— Start of Data shown —

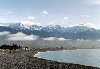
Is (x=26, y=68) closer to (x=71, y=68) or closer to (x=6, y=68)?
(x=6, y=68)

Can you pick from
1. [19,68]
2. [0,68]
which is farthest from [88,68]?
[0,68]

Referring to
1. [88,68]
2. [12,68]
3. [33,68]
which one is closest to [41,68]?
[33,68]

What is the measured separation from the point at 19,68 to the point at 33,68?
432 cm

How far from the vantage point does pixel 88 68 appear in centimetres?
8131

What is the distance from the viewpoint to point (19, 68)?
78.9 metres

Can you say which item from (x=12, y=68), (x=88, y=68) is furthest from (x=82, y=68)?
(x=12, y=68)

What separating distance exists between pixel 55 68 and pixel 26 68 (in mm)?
8710

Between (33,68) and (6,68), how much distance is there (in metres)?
8.09

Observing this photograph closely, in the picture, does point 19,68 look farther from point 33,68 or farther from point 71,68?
point 71,68

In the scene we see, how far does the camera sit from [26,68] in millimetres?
80188

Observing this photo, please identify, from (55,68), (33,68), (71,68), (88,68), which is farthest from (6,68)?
(88,68)

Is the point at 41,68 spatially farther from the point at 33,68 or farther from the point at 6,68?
the point at 6,68

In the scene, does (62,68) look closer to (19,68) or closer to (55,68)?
(55,68)

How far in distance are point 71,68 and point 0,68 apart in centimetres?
2136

— End of Data shown —

## Aim
Render every line of the entries above as a JSON list of strings, one string per line, omitting blank lines. Leave the pictures out of the list.

## In response
[
  "Is (x=26, y=68) closer to (x=71, y=68) or closer to (x=6, y=68)?",
  "(x=6, y=68)",
  "Can you pick from",
  "1. [19,68]",
  "2. [0,68]",
  "which is farthest from [88,68]?",
  "[0,68]",
  "Referring to",
  "1. [88,68]",
  "2. [12,68]",
  "3. [33,68]",
  "which one is closest to [41,68]?",
  "[33,68]",
  "What is the measured separation from the point at 19,68 to the point at 33,68?",
  "432 cm",
  "How far from the vantage point does pixel 88 68 appear in centimetres?",
  "8131",
  "What is the distance from the viewpoint to point (19, 68)?",
  "78.9 metres",
  "Can you say which item from (x=12, y=68), (x=88, y=68) is furthest from (x=82, y=68)?",
  "(x=12, y=68)",
  "What separating distance exists between pixel 55 68 and pixel 26 68 (in mm)?",
  "8710",
  "Between (33,68) and (6,68), how much distance is there (in metres)?",
  "8.09",
  "Observing this photograph closely, in the picture, does point 19,68 look farther from point 33,68 or farther from point 71,68?",
  "point 71,68",
  "In the scene we see, how far does the camera sit from [26,68] in millimetres?",
  "80188",
  "Observing this photo, please identify, from (55,68), (33,68), (71,68), (88,68), which is farthest from (6,68)?",
  "(88,68)",
  "Is the point at 41,68 spatially farther from the point at 33,68 or farther from the point at 6,68?",
  "the point at 6,68",
  "In the scene, does (62,68) look closer to (19,68) or closer to (55,68)?",
  "(55,68)",
  "How far in distance are point 71,68 and point 0,68 apart in centimetres?",
  "2136"
]